Pernyataan tersebut disampaikan oleh tim penasihat hukum Yaqut, Dodi S. Abdulkadir dan Mellisa Anggraini, usai mendampingi kliennya menjalani persidangan di Pengadilan Tindak Pidana Korupsi (Tipikor) pada Pengadilan Negeri Jakarta Pusat, Selasa (11/8/2026).
Dodi menegaskan bahwa runutan dakwaan jaksa terkesan dipaksakan untuk mengaitkan Yaqut dengan praktik pungutan uang percepatan keberangkatan haji yang sebenarnya dilakukan di tataran teknis.
“Setelah mencermati apa yang dibacakan tadi oleh penuntut umum, kami merasakan bahwa sepertinya ini penegakan hukum setengah hati. Banyak garis-garis yang hilang, banyak fakta-fakta yang ditutupi, kemudian dipaksakan untuk disambungkan,” ujar Dodi kepada wartawan di Pengadilan Tipikor Jakarta Pusat.
Menurut Dodi, tidak ada niat jahat (mens rea) dari Yaqut dalam pengelolaan kuota haji. Pada tahun 2022, Yaqut dengan tegas menolak alokasi kuota tambahan demi pertimbangan keselamatan jemaah dan kesiapan penyelenggaraan. Begitu pula pada kuota tambahan 8.000 jemaah di tahun 2023, Yaqut awalnya mengusulkan ke DPR RI agar seluruh kuota diserap untuk haji reguler.
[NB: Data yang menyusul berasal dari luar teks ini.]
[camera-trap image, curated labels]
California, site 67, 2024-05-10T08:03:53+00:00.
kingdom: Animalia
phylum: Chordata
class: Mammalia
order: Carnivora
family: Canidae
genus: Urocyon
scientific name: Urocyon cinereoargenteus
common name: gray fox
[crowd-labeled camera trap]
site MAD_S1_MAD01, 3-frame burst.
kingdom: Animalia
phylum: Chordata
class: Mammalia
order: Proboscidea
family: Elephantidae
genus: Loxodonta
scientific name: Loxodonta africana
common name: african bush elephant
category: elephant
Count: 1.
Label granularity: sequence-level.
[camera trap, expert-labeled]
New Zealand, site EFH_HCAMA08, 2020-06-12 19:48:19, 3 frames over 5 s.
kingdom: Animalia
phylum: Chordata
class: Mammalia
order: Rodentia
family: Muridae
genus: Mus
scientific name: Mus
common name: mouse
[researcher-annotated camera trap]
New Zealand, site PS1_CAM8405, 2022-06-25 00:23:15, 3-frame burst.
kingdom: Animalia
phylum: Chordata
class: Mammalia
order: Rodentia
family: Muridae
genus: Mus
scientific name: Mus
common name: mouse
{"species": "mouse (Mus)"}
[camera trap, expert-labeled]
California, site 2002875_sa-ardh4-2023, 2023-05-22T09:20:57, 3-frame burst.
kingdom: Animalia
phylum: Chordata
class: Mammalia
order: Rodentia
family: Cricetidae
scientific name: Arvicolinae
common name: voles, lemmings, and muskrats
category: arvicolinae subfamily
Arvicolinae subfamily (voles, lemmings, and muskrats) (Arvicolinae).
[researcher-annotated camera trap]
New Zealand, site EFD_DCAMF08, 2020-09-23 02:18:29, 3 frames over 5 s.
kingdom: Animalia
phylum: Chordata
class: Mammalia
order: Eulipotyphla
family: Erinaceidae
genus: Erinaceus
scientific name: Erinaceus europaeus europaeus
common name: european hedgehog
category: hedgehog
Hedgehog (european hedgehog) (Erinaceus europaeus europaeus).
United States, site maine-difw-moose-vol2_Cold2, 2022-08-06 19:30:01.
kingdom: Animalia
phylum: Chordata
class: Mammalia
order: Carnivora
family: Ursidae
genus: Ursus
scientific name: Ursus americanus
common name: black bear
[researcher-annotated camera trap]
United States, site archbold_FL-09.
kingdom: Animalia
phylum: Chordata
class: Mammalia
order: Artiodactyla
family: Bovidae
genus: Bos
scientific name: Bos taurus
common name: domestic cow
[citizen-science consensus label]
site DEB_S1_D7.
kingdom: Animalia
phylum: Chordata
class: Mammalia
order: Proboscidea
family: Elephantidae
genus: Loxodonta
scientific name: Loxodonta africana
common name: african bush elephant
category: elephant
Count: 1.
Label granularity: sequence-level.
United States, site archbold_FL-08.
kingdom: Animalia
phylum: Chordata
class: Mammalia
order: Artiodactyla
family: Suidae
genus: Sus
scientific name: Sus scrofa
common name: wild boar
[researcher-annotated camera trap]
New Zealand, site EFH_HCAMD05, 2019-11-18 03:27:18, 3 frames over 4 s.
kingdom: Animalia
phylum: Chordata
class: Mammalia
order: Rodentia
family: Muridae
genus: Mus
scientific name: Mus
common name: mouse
Mengenai tuduhan penerimaan uang sebesar 271.000 dolar AS oleh Yaqut pada tahun 2023, Dodi menilai hal itu tidak didasari oleh bukti materiil. Menurutnya, praktik pungutan fee percepatan dilakukan oleh pihak Penyelenggara Ibadah Haji Khusus (PIHK) dan oknum teknis operasional di Siskohat.
“Pengenaan penyebutan adanya penerimaan 271.000 itu kelihatan sekali hanya untuk menyambungkan agar Gus Yaqut sebagai Menteri Agama memiliki keterkaitan. Ini didasarkan kepada asumsi, padahal tidak ada penjelasan rinci bagaimana uang itu diperoleh dan diserahkan. Bahkan di 2024, jelas tidak ada satu sen pun dana kepada Gus Yaqut,” tegas Dodi.
Dodi juga menyayangkan JPU yang tidak menerapkan pasal Tindak Pidana Pencucian Uang (TPPU) sejak awal untuk menelusuri aliran dana (follow the money) secara menyeluruh, sehingga gagal membongkar dugaan kartel penyelenggaraan haji.